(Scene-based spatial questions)
--------------------------------------------------
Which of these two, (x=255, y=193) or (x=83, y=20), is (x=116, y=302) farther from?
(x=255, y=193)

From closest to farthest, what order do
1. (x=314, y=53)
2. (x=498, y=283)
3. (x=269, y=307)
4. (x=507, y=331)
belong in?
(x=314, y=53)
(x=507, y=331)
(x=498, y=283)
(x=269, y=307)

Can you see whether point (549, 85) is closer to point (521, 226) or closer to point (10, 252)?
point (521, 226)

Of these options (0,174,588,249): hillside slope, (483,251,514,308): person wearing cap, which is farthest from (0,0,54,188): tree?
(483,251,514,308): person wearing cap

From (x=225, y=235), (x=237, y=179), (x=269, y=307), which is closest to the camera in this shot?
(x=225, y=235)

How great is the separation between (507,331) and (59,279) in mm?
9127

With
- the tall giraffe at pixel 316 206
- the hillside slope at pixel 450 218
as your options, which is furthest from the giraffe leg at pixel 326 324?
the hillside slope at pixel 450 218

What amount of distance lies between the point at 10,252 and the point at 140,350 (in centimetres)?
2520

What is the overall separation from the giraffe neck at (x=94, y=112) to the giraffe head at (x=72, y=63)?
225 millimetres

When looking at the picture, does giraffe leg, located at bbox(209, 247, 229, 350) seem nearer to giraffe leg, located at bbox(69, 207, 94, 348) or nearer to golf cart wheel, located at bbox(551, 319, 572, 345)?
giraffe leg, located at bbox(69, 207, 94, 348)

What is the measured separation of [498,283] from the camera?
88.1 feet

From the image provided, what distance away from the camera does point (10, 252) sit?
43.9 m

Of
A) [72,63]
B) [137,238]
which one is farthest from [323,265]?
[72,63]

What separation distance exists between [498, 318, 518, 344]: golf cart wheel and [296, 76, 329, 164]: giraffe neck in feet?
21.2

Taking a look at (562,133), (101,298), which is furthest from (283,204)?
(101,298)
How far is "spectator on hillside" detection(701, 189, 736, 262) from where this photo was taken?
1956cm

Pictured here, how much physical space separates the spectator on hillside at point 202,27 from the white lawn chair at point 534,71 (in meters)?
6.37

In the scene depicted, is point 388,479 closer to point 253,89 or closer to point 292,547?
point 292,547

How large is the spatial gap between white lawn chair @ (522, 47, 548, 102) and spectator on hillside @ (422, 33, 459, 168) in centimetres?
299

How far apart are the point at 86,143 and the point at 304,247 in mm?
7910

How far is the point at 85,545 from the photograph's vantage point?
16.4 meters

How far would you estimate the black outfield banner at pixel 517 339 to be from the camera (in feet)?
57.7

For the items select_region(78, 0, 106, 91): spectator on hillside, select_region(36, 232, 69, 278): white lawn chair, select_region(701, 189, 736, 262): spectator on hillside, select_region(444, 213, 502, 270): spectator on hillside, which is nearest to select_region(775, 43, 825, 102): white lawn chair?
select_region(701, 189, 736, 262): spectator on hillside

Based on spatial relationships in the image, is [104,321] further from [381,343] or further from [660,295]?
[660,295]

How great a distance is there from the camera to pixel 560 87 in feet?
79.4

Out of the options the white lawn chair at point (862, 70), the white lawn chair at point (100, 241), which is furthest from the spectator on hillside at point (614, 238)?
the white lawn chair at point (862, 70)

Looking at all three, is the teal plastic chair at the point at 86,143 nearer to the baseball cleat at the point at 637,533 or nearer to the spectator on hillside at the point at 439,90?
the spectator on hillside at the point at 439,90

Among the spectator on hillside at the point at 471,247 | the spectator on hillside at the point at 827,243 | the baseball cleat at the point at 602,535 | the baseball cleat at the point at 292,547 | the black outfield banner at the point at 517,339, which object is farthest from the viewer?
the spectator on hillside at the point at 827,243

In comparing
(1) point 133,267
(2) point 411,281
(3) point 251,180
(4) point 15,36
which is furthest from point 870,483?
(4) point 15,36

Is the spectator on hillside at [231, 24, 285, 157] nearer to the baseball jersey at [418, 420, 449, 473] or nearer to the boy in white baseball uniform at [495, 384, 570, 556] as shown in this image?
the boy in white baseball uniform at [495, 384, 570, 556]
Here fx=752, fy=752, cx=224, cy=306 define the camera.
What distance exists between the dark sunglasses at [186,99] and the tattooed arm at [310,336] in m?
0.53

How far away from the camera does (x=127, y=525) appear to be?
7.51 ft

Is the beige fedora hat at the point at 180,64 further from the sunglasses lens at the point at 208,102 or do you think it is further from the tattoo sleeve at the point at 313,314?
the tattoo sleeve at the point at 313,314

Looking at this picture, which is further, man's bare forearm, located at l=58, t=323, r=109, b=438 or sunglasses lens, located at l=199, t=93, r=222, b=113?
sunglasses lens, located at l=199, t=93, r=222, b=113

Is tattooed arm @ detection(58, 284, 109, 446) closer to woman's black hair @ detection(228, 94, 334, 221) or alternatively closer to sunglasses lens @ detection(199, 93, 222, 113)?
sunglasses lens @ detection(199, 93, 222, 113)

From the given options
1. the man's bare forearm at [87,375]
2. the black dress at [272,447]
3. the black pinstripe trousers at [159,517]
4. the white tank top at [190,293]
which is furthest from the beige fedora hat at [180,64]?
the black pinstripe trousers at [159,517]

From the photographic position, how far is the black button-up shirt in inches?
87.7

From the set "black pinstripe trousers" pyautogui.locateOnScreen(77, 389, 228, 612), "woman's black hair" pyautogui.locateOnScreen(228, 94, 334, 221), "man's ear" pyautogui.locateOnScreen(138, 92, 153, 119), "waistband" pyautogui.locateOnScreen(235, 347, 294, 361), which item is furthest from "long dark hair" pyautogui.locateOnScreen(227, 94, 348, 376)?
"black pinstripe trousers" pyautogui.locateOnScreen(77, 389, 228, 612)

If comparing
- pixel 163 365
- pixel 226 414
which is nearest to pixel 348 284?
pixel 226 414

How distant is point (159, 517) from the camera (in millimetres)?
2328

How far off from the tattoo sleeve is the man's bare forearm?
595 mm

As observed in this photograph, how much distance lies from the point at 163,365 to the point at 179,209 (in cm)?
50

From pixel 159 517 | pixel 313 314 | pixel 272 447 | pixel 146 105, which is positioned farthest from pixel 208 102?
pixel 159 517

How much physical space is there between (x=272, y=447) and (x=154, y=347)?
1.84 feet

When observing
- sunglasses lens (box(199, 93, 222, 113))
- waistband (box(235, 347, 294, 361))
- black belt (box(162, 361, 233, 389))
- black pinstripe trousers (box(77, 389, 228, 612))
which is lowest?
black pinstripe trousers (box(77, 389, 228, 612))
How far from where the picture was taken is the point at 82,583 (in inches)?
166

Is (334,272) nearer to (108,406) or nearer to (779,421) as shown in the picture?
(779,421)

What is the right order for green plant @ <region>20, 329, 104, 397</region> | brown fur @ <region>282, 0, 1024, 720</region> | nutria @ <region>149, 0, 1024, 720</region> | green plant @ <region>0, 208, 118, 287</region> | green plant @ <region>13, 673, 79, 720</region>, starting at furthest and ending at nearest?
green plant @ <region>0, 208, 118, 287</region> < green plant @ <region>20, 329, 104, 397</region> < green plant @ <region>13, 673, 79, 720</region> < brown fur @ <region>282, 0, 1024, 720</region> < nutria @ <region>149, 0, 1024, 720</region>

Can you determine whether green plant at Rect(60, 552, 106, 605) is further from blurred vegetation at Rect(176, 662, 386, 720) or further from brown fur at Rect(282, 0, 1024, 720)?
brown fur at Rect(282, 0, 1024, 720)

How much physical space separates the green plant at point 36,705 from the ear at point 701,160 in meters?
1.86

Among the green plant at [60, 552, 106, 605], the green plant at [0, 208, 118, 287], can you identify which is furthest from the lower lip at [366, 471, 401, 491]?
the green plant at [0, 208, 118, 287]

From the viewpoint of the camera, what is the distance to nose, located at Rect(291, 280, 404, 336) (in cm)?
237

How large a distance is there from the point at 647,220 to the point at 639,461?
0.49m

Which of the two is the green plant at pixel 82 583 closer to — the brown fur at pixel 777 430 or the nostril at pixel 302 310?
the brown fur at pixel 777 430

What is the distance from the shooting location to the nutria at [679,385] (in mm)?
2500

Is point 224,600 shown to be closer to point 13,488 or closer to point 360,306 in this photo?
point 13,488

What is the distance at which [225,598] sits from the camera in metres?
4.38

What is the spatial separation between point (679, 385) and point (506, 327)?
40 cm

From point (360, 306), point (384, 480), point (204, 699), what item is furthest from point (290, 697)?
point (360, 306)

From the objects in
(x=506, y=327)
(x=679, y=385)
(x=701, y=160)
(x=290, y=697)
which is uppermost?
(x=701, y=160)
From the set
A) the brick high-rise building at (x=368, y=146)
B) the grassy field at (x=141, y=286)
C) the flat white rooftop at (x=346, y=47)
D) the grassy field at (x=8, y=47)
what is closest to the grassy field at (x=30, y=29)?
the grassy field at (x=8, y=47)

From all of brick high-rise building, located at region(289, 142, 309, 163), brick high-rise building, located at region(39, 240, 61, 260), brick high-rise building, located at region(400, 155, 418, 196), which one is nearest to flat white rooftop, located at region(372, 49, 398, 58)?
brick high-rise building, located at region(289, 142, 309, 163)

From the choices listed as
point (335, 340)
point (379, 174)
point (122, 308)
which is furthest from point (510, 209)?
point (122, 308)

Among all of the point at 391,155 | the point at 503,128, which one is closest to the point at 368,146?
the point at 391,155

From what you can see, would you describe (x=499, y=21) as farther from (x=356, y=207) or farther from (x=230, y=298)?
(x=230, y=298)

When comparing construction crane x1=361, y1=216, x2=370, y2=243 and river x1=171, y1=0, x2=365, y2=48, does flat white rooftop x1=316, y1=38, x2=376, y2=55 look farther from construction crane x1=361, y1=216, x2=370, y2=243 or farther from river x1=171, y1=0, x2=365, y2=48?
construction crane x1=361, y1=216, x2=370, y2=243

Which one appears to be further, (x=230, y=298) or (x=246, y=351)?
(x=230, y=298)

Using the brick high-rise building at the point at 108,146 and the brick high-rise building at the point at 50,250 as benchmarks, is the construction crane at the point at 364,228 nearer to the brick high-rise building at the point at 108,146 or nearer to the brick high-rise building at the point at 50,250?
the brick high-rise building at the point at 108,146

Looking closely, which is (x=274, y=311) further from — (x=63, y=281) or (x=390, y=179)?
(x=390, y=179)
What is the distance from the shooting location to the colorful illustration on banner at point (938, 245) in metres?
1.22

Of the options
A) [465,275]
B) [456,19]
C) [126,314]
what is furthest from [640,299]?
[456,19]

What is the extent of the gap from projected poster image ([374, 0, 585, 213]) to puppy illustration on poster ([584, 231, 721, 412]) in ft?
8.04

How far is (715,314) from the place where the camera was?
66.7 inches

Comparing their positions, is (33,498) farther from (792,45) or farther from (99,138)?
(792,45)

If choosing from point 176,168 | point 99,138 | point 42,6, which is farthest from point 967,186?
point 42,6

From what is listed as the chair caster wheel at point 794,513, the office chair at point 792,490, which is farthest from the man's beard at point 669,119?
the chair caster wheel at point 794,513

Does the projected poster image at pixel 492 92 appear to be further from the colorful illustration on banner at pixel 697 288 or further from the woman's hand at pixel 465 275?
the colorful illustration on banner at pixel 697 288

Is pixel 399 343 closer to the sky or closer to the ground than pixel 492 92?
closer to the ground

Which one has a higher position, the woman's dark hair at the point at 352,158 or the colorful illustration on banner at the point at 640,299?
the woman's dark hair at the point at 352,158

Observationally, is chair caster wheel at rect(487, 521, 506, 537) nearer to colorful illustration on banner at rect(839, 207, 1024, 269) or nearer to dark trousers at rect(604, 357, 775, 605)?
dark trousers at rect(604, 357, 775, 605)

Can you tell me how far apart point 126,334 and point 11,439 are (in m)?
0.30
--------------------------------------------------
## [Required work]
From the line containing "Does the projected" to the last line of the material, please quote every line exactly and only those.

## [Answer to this task]
Does the projected poster image at pixel 492 92 appear to be further from the colorful illustration on banner at pixel 697 288 or further from the woman's hand at pixel 465 275?
the colorful illustration on banner at pixel 697 288

Is pixel 399 343 closer to the sky or closer to the ground than pixel 492 92?
closer to the ground

Which one has a higher position, the woman's dark hair at the point at 352,158 or the colorful illustration on banner at the point at 640,299?
the woman's dark hair at the point at 352,158

Observationally, is chair caster wheel at rect(487, 521, 506, 537) nearer to colorful illustration on banner at rect(839, 207, 1024, 269) or nearer to dark trousers at rect(604, 357, 775, 605)?
dark trousers at rect(604, 357, 775, 605)

Can you tell me how far apart point 126,334 and point 11,439 are (in m)?
0.30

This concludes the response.